▶ Request: Recast the lines between the line containing "What is the correct sequence of" and the line containing "ordered from nearest", inclusive, as a Markdown table with the columns Row and Line, omitting any blank lines.

>> begin

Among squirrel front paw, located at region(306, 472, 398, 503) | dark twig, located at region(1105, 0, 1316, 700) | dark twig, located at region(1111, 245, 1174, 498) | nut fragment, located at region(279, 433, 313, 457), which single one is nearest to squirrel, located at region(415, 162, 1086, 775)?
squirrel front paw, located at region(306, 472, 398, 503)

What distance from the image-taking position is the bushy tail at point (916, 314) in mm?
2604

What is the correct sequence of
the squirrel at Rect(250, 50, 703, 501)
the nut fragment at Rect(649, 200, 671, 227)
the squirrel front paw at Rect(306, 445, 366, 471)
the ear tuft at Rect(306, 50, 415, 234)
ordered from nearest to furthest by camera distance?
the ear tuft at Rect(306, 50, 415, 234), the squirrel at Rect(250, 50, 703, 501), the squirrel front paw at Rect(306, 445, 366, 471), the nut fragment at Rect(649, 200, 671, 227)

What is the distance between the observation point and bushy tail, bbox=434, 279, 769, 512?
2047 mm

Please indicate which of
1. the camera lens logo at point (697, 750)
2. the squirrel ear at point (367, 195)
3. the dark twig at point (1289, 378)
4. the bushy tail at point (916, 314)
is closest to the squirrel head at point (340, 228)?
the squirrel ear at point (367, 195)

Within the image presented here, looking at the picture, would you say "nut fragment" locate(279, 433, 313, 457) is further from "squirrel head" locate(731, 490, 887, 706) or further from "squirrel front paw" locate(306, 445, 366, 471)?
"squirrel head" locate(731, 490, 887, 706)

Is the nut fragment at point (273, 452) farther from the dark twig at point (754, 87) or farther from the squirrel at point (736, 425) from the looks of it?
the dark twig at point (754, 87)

>> end
>> begin

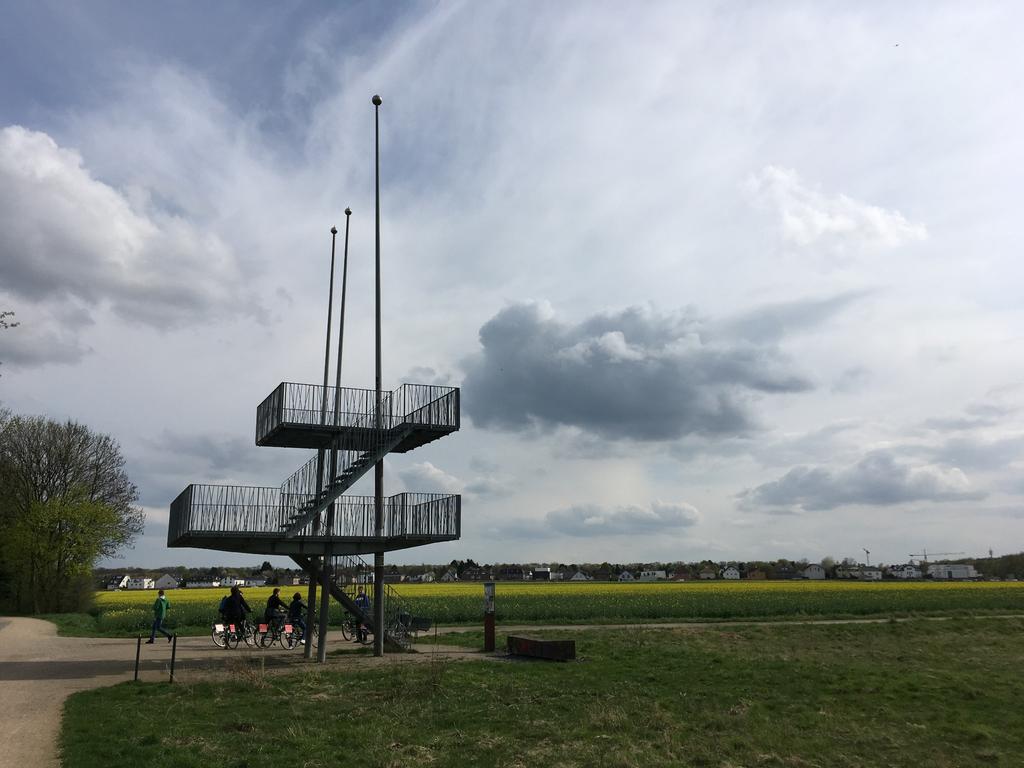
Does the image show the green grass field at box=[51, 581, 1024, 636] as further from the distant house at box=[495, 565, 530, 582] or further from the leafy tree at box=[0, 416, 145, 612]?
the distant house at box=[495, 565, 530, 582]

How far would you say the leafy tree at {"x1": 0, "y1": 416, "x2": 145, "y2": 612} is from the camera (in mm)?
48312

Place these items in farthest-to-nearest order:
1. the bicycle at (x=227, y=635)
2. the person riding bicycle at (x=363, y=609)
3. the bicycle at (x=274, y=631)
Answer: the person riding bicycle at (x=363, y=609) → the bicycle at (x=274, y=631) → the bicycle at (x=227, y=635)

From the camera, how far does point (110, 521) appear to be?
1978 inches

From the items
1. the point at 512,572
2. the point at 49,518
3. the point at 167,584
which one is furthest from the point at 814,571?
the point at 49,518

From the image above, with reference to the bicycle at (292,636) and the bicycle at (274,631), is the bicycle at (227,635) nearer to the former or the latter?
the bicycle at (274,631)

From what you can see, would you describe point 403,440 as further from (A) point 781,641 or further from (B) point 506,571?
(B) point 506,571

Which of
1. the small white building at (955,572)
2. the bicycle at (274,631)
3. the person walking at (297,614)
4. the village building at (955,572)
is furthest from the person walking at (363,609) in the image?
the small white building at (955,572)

>> end
>> begin

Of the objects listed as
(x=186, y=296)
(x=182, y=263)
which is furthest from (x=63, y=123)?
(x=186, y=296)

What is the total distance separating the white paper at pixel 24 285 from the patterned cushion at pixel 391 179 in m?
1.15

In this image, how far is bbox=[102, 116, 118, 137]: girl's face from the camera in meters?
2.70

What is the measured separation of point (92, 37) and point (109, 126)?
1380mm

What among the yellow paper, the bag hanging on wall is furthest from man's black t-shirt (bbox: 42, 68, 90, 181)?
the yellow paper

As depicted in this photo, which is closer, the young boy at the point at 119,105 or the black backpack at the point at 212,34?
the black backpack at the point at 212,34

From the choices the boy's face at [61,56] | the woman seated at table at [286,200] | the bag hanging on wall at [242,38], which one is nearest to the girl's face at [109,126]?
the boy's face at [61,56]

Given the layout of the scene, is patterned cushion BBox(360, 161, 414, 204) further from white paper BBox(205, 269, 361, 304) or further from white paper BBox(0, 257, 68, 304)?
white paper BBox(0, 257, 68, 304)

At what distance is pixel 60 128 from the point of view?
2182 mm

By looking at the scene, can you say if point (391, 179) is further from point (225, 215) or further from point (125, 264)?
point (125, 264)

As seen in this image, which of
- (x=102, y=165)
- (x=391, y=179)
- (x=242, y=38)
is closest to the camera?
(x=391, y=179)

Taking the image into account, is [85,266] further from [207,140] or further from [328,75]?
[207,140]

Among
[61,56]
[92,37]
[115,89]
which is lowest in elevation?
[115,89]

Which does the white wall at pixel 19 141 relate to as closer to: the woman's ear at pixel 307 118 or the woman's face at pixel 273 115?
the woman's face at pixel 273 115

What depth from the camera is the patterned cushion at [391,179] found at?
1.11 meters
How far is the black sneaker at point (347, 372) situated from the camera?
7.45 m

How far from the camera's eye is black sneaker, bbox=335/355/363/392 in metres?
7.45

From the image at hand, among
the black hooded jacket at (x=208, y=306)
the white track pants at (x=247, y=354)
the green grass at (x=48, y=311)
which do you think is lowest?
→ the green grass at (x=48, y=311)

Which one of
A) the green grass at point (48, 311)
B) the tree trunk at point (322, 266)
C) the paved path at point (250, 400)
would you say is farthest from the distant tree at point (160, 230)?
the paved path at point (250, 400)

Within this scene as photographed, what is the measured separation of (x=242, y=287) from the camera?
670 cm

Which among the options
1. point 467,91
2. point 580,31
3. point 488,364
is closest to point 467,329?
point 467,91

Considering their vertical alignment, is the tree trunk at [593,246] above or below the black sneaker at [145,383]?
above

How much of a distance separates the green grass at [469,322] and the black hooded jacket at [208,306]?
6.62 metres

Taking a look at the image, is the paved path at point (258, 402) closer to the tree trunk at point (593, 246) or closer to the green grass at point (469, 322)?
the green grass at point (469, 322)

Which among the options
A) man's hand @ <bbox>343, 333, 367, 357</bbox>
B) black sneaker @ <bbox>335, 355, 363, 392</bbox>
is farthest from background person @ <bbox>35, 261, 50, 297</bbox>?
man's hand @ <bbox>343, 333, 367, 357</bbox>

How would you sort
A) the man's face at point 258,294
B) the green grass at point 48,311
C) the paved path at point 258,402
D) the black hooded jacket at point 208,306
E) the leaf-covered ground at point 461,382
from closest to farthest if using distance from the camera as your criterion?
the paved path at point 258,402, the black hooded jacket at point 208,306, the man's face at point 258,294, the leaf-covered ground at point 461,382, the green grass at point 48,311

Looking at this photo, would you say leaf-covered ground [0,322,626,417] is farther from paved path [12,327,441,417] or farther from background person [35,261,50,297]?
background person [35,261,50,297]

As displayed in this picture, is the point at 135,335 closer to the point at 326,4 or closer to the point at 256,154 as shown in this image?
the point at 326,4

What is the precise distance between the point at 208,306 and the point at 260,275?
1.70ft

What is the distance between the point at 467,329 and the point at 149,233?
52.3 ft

>> end

▶ The response:
| Row | Line |
|---|---|
| 1 | What is the correct sequence of |
| 2 | the squirrel at Rect(250, 50, 703, 501) |
| 3 | the nut fragment at Rect(649, 200, 671, 227) |
| 4 | the squirrel front paw at Rect(306, 445, 366, 471) |
| 5 | the ear tuft at Rect(306, 50, 415, 234) |
| 6 | ordered from nearest to furthest by camera distance? |